“TELLİ turnam, selâm götür sevdiğimin diyarına/ Üzülmesin,
ağlamasın, belki gelirim yanına…”
Hasret
acısı, her sözü mubah kılar bırakıversen. İnce sızıları bir telli turna taşır
yâre.
Faruk
Nafiz’in, “Sen bir âhu gibi dağdan dağa
kaçsan da/ Seni aşkım canavarlar gibi takip edecek” dediği ölümsüz
dizelerdeki gibi, bir âhunun dağdan dağa seyre değer koşuşudur sevgilinin
cilvesi.
“Şirler pençe-i kahrımdan olurken lerzan/ Beni
bir gözleri âhuya zebûn etti felek” diye yazmamış mı Yavuz Sultan Selim’in
kalemi bir zamanlar?” Aslanlar, pençesinin gücünden tir tir titrerken, âhu
gözlü bir dilber, koca padişahın gönlünü yerle bir etmeye yetiyor işte! Aslanı,
âhusu, dizelerde aşkın mürekkebine karışıyor.
Kutsal
dizelerde âyet olmuş karıncalar var bir yanda da Sultan Süleyman’ın ordusu
geçerken konuşan. Bir yanıyla da küçücük bedeniyle rızkını araması gözlerden
kaçmayan… Karıncayı bile incitmemek, merhametin mihenk taşı insanoğlunun
gözünde.
Ama
ne çâre ki, yasak meyveyi yesin diye Havvâ’ya tuzak kuran ve şeytanla anlaşan
bir “yılan”dır. İticidir, soğuktur, ürkütür ve rüyaya girse “düşmana” yorarlar.

▸ **Verilen materyal**:
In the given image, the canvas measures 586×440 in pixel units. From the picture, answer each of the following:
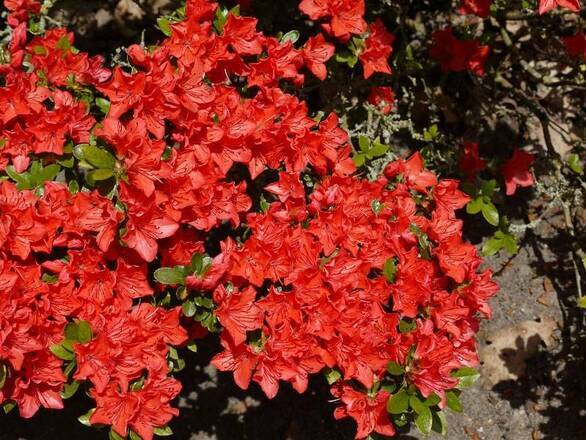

▸ **Görev listesi**:
a - Belge metninde "Kutsal dizelerde âyet olmuş karıncalar" diye başlayan paragrafı, ana bilgilerini koruyarak daha kısa biçimde yeniden yazar mısınız?
b - Aşağıdaki ifadeler belge metniyle uyuşuyor mu? Her biri için evet ya da hayır deyin ve metindeki belirleyici sözleri aynen alıntılayın: (i) Yavuz Sultan Selim'in dizelerinde âhu gözlü bir dilber padişahın gönlünü yerle bir eder. (ii) Yılan rüyaya girerse dosta yorulur. (iii) Hasretin ince sızılarını yâre bir telli turna taşır.
Bu çalışmada materyale başvurmanız gerekmiyor.

▸ **Yazılı yanıtlar**:
a - Kutsal dizelerde âyet olan karıncalar, Sultan Süleyman'ın ordusu geçerken konuşur. Küçücük bedenleriyle rızık aramaları da göze çarpar. İnsanoğlu için karıncayı bile incitmemek, merhametin mihenk taşıdır.

b -
(i) Evet: "âhu gözlü bir dilber, koca padişahın gönlünü yerle bir etmeye yetiyor işte!"
(ii) Hayır: "rüyaya girse “düşmana” yorarlar."
(iii) Evet: "İnce sızıları bir telli turna taşır yâre."